Tal Ben Shahar, qui enseigne la psychologie positive à Harvard et dans d’autres institutions mondiales, formule la même idée différemment : « Les individus considérés comme ayant de la chance créent les conditions de celle-ci en repérant et en exploitant tout de suite l’inattendu. Dans ce que la plupart des gens interprètent comme une coïncidence dépourvue de sens, eux voient une occasion à saisir. »

Ce n’est pas de la pensée magique. C’est de l’attention sélective, de la disponibilité cognitive, et une disposition à agir sur des signaux faibles que d’autres laissent passer.

Ce que les joueurs professionnels ont appris

Les professionnels qui gèrent l’incertitude de façon systématique — joueurs de poker, statisticiens, investisseurs, météorologues — partagent une attitude commune : ils se méfient du hasard et travaillent à en réduire la part. Ils ne cherchent pas à « avoir de la chance » ; ils cherchent à créer des conditions dans lesquelles leurs compétences peuvent s’exprimer sur le long terme malgré la variance à court terme.

Cette approche illustre ce que Rotter appelait un locus interne appliqué à l’incertitude. Pas d’illusion de contrôle total — les dés tombent comme ils tombent, les marchés font ce qu’ils font. Mais une conviction que la qualité des décisions, maintenue sur le long terme, finit par s’exprimer dans les résultats.

C’est cette même dynamique que les croupiers professionnels des soirée casino animent autour des tables — roulette, blackjack, poker — où chaque participant expérimente en temps réel la relation entre décision, hasard et résultat. Pas d’argent réel, mais la même structure psychologique : ce qui semble être de la chance dépend aussi de comment on joue.

Questions fréquentes

Qu'est-ce que Viktor Frankl a découvert sur la chance dans les camps de concentration ?

Frankl a observé que même dans les pires conditions, certains prisonniers maintenaient une dignité intérieure. Sa découverte révolutionnaire : quand on ne peut rien changer à la situation extérieure, il reste toujours une liberté ultime – choisir son attitude face à ce qui arrive.

Pourquoi le népotisme nous scandalise-t-il autant ?

Le népotisme rend visible une vérité inconfortable que nous préférons ignorer : les chances ne sont jamais équitablement distribuées au départ. Il expose crûment que certains disposent d'accélérateurs structurels tandis que d'autres partent avec un handicap qu'ils n'ont jamais choisi.

Que se passerait-il si vous deviez concevoir une société sans savoir qui vous y seriez ?

C'est l'expérience du « voile d'ignorance » de John Rawls. Sans savoir si vous naîtriez riche ou pauvre, en bonne santé ou malade, vous concevriez probablement une société protégeant les plus vulnérables – car vous pourriez être l'un d'eux.

Avoir un locus de contrôle interne, est-ce simplement se mentir à soi-même ?

Pas exactement.
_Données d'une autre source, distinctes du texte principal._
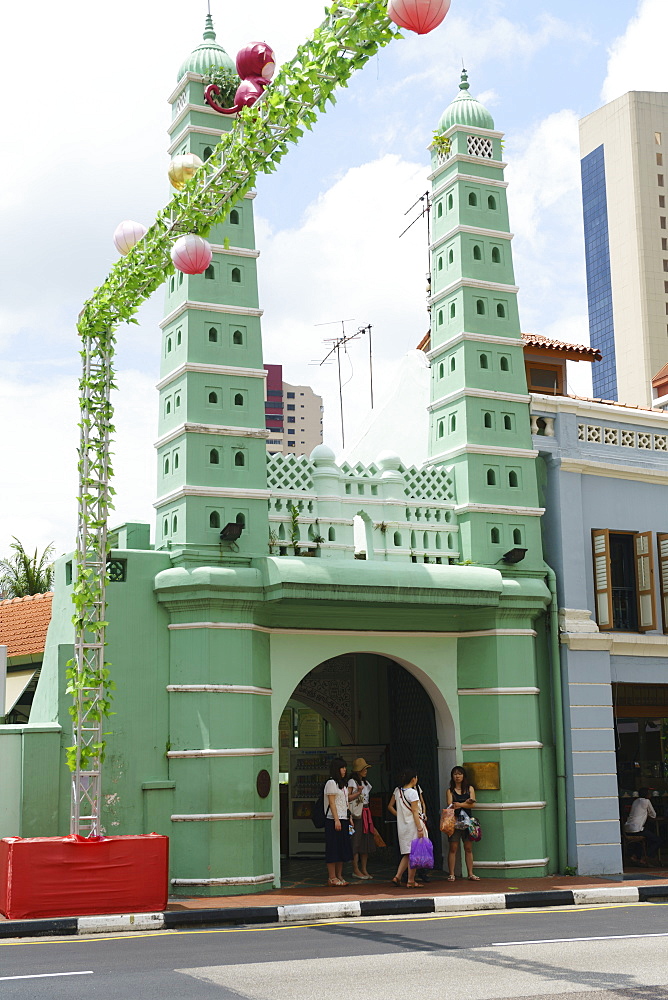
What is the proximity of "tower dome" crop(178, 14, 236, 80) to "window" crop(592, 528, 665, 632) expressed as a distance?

Les personnes à locus interne attribuent leurs succès à leurs compétences et leurs échecs aux circonstances temporaires. Cette façon de penser produit une résilience réelle : ils rebondissent mieux parce qu'ils croient pouvoir influencer leur avenir, même quand tout n'est pas entre leurs mains.

« Je suis un grand croyant en la chance, et je constate que plus je travaille dur, plus j’en ai. »

— Thomas Jefferson, Citation attribuée à Thomas Jefferson, souvent citée dans les débats sur la part du mérite et du hasard dans le succès individuel.